→ WHAT IS NEEDED: Quote the passage on using @pkmn/stats below verbatim, everything from "While the blessed" down to "issues that causes.".

→ TEXT PROVIDED:
● ● ● ● ● ● ●

How should projects use @pkmn/stats?

While the blessed @pkmn/logs workflow for using @pkmn/stats is currently not functional, @pkmn/stats is still recommended for use over the legacy Python scripts due to @pkmn/stats being maintained, documented, tested, written in a language easier to intergrate into existing projects within the ecosystem, and due to being more efficient than the legacy Python scripts. For 99% of Pokémon Showdown side servers, simply calling @pkmn/stats in a loop is going to be efficient enough for @pkmn/logs to not matter in the slightest, @pkmn/logs is really meant for servers which deal with hundreds of gigabytes of logs stored across hundreds of millions of files every month and the unique issues that causes.

Even in the latter case, @pkmn/stats can be called the exact same way as the existing Smogon Usage Stats scripts where processing is driven by shell scripts which read logs in a for loop and make use of parallel to acheive some concurrency. Ultimately, there is expected to be at best minor speed improvements here from using @pkmn/stats by itself in this manner (which could possibly be improved by using a runtime optimized for start up like Bun as opposed to Node), as most of the performance wins are expected to come from the unfinished @pkmn/logs package, but one could still argue there is an advantage to using @pkmn/stats even without major speed wins simply due to its codebase being more approachable and having active maintainer support.

Anyone interested in processing Pokémon Showdown logs into usage stats reports is strongly encouraged to migrate to @pkmn/stats today, though maybe should not invest too heavily in trying to deeply optimize their logs processing pipeline as @pkmn/logs is intended to be the ultimate solution there.

What is difficult about processing logs?

● ● ● ● ● ● ●

→ GIVEN INFORMATION:
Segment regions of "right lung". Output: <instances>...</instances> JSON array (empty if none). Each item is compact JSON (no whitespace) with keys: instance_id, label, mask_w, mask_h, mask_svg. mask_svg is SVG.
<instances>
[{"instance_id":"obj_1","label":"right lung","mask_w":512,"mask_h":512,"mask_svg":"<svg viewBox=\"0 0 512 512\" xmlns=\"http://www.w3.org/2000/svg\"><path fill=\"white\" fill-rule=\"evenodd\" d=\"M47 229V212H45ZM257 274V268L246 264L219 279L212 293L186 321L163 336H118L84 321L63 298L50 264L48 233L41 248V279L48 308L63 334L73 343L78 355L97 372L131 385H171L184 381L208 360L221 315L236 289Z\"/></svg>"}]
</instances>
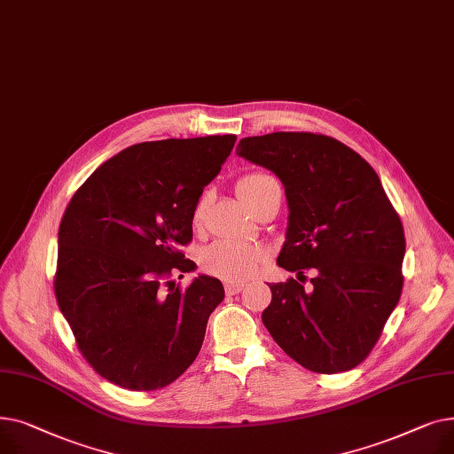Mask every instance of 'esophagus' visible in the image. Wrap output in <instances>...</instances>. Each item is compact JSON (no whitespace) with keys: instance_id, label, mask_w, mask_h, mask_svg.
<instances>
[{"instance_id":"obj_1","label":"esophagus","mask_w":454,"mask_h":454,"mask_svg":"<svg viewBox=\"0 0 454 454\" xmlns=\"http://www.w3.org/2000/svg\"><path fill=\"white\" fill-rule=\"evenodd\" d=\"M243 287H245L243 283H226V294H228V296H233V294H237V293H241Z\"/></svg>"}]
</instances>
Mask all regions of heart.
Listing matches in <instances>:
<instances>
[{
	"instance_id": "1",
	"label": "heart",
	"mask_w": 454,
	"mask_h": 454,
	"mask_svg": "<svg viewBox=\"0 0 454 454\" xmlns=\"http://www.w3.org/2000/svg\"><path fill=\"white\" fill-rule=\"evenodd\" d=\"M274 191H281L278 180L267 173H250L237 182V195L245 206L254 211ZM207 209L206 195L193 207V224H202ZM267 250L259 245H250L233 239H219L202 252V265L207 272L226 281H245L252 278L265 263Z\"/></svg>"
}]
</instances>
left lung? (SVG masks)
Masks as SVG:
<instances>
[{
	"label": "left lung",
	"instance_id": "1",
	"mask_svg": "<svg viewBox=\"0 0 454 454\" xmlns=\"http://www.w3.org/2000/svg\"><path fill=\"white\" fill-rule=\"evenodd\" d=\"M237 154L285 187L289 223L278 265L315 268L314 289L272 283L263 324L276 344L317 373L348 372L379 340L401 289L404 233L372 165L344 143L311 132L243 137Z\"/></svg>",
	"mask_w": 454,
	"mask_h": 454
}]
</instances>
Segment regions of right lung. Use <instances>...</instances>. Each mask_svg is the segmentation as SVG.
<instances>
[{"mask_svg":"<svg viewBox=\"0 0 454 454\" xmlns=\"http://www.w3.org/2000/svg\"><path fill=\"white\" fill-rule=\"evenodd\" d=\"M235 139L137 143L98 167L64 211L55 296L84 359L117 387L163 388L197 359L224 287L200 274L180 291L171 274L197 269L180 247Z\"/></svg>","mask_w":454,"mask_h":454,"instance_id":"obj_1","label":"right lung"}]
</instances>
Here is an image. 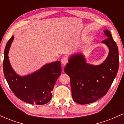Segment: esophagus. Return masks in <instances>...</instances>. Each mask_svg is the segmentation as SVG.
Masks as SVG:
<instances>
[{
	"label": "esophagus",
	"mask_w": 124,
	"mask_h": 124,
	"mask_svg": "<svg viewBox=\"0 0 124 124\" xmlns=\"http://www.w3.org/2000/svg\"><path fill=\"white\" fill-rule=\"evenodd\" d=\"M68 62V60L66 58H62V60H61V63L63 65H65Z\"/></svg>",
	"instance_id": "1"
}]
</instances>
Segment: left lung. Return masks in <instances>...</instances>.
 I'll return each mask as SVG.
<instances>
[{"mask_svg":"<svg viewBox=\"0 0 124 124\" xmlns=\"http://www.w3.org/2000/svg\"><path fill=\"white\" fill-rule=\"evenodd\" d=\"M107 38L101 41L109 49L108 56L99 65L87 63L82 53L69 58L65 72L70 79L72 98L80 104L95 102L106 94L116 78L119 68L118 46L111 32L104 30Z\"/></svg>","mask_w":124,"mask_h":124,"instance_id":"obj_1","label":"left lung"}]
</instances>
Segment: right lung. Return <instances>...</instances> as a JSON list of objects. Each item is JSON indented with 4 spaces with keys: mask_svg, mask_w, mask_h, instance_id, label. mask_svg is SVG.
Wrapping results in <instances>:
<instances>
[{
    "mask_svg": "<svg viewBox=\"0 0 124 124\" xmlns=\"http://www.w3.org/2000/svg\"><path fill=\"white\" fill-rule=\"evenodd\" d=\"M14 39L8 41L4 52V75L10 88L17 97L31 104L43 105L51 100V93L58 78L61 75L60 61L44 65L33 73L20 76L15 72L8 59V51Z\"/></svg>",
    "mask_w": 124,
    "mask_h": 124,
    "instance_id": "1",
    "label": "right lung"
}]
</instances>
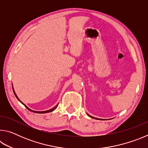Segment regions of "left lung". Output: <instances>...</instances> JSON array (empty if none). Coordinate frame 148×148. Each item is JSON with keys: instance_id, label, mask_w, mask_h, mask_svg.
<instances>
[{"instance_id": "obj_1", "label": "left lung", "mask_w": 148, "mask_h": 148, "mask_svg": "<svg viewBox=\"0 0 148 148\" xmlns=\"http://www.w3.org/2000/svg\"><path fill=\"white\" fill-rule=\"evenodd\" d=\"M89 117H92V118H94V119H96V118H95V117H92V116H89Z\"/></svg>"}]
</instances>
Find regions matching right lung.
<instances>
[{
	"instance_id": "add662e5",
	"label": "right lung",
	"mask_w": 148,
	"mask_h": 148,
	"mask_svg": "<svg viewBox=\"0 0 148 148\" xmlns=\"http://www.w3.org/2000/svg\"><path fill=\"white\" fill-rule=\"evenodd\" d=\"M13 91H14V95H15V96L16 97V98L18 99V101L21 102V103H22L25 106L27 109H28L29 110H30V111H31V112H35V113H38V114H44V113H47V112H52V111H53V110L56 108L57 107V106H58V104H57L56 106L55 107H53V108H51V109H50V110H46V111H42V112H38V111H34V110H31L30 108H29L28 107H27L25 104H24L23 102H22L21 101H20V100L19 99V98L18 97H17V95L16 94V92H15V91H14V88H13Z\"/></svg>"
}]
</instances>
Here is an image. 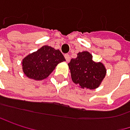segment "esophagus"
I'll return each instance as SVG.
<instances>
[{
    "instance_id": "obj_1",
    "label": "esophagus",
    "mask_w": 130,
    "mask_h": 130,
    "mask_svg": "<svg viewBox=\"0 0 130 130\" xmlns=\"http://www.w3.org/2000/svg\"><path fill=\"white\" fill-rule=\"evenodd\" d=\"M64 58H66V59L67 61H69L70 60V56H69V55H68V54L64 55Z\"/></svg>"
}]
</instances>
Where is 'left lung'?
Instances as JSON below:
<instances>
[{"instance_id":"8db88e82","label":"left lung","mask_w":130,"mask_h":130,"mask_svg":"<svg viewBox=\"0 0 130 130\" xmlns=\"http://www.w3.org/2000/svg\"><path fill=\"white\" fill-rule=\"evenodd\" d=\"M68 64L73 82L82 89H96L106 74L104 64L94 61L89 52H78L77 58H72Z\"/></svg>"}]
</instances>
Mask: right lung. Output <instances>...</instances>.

● ● ● ● ● ● ●

→ SOLVED PROBLEM:
While the blessed @pkmn/logs workflow for using @pkmn/stats is currently not functional, @pkmn/stats is still recommended for use over the legacy Python scripts due to @pkmn/stats being maintained, documented, tested, written in a language easier to intergrate into existing projects within the ecosystem, and due to being more efficient than the legacy Python scripts. For 99% of Pokémon Showdown side servers, simply calling @pkmn/stats in a loop is going to be efficient enough for @pkmn/logs to not matter in the slightest, @pkmn/logs is really meant for servers which deal with hundreds of gigabytes of logs stored across hundreds of millions of files every month and the unique issues that causes.